Hugs or Kisses? HUGS
Lips or Eyes? eyes uwu
Shorter or Taller? taller, plis im the short one in my group of friends
Older or Younger? i go for older, but 2 years younger is fine
Nice arms or nice stomach? ARMS OOOOOOOH GIMME THOSE FLEXXXX
Hookup or relationship? Relationship
Troublemaker or hesitant? ‘’Heard u like bad boys’’ ‘’yes..?’’ ‘’well not to sound like ill be in trouble or anything but i go to bed at 9pm -winkwonk-’’ ‘’!!!!!’’ i actually dont know kljhkghj
RANDOM
What’s your best friend’s name? ALEXA AND CLARE WADDUP
What is something you can’t wait for? Christmas i think? not sure myself hklhjk
What time did you wake up today? around 8:30...9?
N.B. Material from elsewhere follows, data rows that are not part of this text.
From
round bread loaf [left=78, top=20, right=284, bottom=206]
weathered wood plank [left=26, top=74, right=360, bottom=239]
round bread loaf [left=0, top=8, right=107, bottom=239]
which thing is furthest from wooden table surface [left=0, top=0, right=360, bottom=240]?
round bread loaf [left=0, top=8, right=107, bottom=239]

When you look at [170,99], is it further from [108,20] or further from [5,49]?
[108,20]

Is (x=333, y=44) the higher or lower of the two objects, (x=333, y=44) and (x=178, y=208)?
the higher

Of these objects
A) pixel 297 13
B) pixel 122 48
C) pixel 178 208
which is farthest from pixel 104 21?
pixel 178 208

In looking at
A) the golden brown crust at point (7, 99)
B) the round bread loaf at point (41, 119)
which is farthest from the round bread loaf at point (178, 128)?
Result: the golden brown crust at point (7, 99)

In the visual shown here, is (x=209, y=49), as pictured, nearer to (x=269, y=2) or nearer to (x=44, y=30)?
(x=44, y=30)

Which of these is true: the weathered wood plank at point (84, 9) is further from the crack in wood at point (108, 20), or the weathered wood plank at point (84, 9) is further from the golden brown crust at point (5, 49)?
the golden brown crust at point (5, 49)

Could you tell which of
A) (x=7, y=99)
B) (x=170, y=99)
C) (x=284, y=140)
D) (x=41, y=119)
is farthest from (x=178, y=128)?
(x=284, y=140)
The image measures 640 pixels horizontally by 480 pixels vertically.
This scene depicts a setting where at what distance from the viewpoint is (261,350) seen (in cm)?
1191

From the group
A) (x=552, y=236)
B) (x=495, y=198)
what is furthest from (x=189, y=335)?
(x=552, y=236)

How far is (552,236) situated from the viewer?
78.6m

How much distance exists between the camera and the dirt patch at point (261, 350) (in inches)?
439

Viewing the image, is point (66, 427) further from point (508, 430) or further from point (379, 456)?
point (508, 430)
Do you want to change your name? i mean, Jessica is okay i guess, but i dont like it, i was supposed to be named Alice, which i think is waaay cooler
What did you do for your last birthday? i legit, dont remember, beside celebrating with the fam
What were you doing at midnight last night? ASLEEP
What is something that gets on your nerves? my anxiety
Do you have a crush on someone? YES
What’s your most visited website? this bumb af website, instagram and FB
Where do you want to go on vacation? I would like to go in Italy, prolly with @malik-zaki go back to France cause 1 day wasnt enough, and just, Europe/Asia mostly
What kind of trainers do you like/wear? Vans
How many Facebook friends do you know IRL? all of them lmao
Do you have pets? NO CAUSE IM ALLERGIC TO FUR AND FEATHERS
Do you want to get married? yeah prolly
What career do you want to have? i really love history, soooo, maybe something related to that
What is something you want? i’d like to have a boyfriend, a good one where i’ll be comfortable with him
What do you like about yourself? my eyes hkghkl, the fact that i have a big heart to welcome all the love of my friends and that i can give loads of love to all of them uwu
im tagging uuuuh @malik-zaki @matoki-princess @k-pop-potato @smiley-yoongi now u really have to do it cause me and karlene tagged you, thats it???